Анна Андреевна никогда не рассказывала нам, о чем шел разговор в маленькой комнате. Из этого я заключаю, что говорили о делах Цветаевой, и Ахматова не считала возможным раскрывать чужие секреты.
Впоследствии Анна Андреевна всегда отзывалась о Марине Ивановне с сочувствием к ее судьбе. Из этого я заключаю, что Цветаева многое о себе рассказала при встрече».

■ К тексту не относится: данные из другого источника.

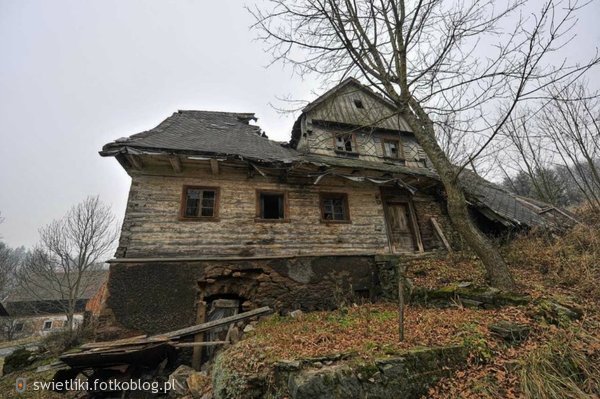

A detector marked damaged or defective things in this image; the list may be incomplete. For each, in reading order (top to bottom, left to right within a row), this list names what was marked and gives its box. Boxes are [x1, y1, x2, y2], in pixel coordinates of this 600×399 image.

Для следующего свидания им предложил свою комнату в коммуналке Н. Харджиев. Но и здесь и та, и другая были настороже, занимали – каждая – оборонительную позицию. Вспоминая об их натянутой беседе, Ахматова скажет: «Сейчас, когда она вернулась в свою Москву такой королевой и уже навсегда… мне хочется просто „без легенды“ вспомнить эти Два дня». Более проницательная, чем Ахматова, Ариадна Эфрон напишет в своих воспоминаниях: «Подобно тому, как читатели моего поколения говорят „Пастернак и Цветаева“, так ее поколение произносило „Блок и Ахматова“. Однако для самой Цветаевой соединительная частица между этими двумя именами была чистейшей условностью; знака равенства между ними она не проводила; ее лирические славословия Ахматовой являли собой выражение доведенных до апогея сестринских чувств, не более. Они и были сестрами в поэзии, но отнюдь не близнецами; абсолютная гармоничность, духовная пластичность Ахматовой, столь пленившие вначале Цветаеву, впоследствии стали ей казаться качествами, ограничивавшими ахматовское творчество и развитие ее поэтической личности. „Она – совершенство, и в этом, увы, ее предел“, – сказала об Ахматовой Цветаева». [291] На самом же деле, воздавая должное мудрости Ахматовой и ее блестящей карьере, Марина завидовала ей: ведь та сумела проявить свой талант при разных режимах. Она мысленно обвиняла Ахматову в том, что та нравится всем любителям поэзии без исключения, в то время как у нее самой были поклонники лишь среди людей двух противоположных вкусов: тех, кто восхищался всеми подряд ее стихами, но при этом упрекал ее в недостатке ясности, и тех, кто превозносил ее именно за обогащение словаря до такой степени, что русский язык стал уже почти целиком «цветаевским». Тем не менее Марине казалось, что даже в Советской России становится все больше и больше приверженцев современной – изобретательной и тревожащей – лирики. Может быть, в конце концов ее признают своего рода классиком? Ох, если бы не эта волна жестокости и насилия, которая захлестнула весь мир, оттеснив поэзию в разряд пустых развлечений, если не вытеснив ее из жизни вовсе! Разве сможет одна Россия оставаться в стороне от мировых катаклизмов?
291
А. Эфрон. Страницы воспоминаний. Цит. по кн.: Ариадна Эфрон. О Марине Цветаевой. Воспоминания дочери. М., Советский писатель, 1989, стр. 90. (Прим. перев.)